O leitor já viu algum enredo das nossas telenovelas que estimulasse as atividades intelectuais? Ou a história cativante de alguém que, apesar de ter nascido em ambientes paupérrimos, com todas as condições adversas para progredir na vida intelectual, vencesse tais dificuldades, por causa da força de vontade e do amor à cultura? A vida real está cheia dessas biografias, mas o silêncio a respeito é patente.

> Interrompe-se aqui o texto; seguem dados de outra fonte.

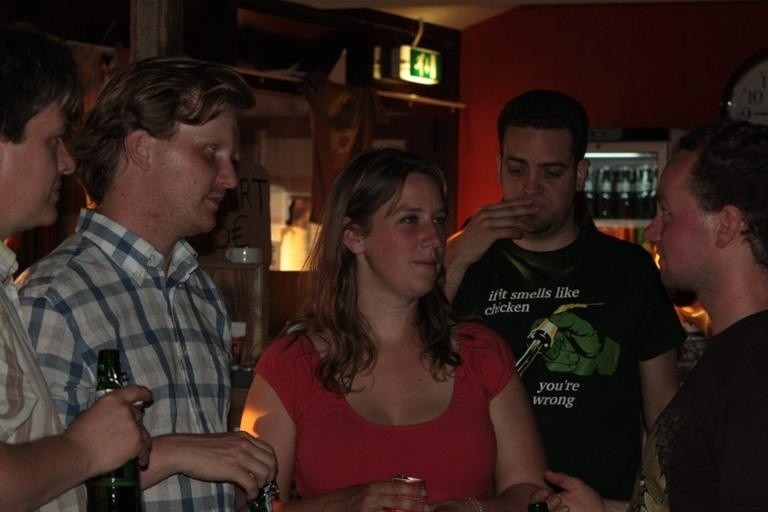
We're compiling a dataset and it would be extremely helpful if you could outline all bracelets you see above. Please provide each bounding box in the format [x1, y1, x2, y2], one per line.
[465, 496, 483, 512]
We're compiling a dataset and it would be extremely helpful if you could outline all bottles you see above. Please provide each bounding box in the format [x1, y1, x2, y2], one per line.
[86, 346, 141, 510]
[579, 162, 657, 216]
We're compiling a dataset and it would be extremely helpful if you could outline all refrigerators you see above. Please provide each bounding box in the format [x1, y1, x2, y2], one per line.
[579, 127, 670, 244]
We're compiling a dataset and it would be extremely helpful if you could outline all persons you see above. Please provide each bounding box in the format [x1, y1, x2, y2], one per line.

Até hoje não vi um enredo assim; se alguém viu, peço que me informe, porque ficaria encantado que  houvesse.

Há ainda outro ponto para reflexão: alguns dos livros indicados à leitura no período do Ensino Médio parecem ser tão tediosos, que embora sendo assinados por grandes nomes, não atraem a atenção do brasileiro. Por que não indicar histórias de aventuras para atrair os meninos e não somente romances que fazem as delícias das meninas? Por que não se estimula os neo-leitores a que se deliciem com as aventuras escritas por Júlio Verne e outros autores do mesmo gênero?

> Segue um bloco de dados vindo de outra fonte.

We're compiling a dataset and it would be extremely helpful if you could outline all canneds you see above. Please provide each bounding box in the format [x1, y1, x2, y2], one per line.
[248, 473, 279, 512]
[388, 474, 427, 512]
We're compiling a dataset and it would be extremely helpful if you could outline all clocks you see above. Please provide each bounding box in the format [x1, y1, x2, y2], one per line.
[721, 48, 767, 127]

Ainda sobre o despertar do desejo da leitura: se nosso povo demonstra tanto interesse pela literatura religiosa, por que não se procura através dessa aptidão genuína, sadia e invencível, estimular os leitores a progredir também em sua cultura? Por que não apelar para o interesse majoritário da população brasileira pelos temas religiosos?

Bem sei que alguém pode mencionar a laicidade de nossa sociedade como argumento contrário ao estimulo da literatura religiosa. Mas, se há um inegável benefício e uma admirável literatura em certos textos como, por exemplo, de um Santo Agostinho ou de um São Bernardo, dos Padres Anchieta, Vieira e Bernardes, ou ainda de outro autor religioso clássico, por que não utilizar tais textos para estimular os leitores brasileiros? O uso de tais clássicos – sobretudo se diagramados de modo atraente – não atrairia o olhar religioso de nossos patrícios mais do que romances cujo enredo por vezes mais parecem um plágio no qual se toma o cuidado de trocar o cenário e o nome dos personagens?

E como nosso povo é sumamente religioso, o cristianismo, e especialmente a Igreja Católica no Brasil, que ocupa ainda hoje no panorama religioso nacional uma preeminente influência, não poderia estimular a pastoral da leitura (religiosa de preferência) como já se fez meritoriamente com tantos outros assuntos? A  longo prazo, os frutos dessa “pastoral da leitura religiosa” não seriam mais eficientes do que certas formas imediatistas de auxílio social?

São perguntas que surgem a um espírito em busca de soluções factíveis e eficientes. Que acha leitor?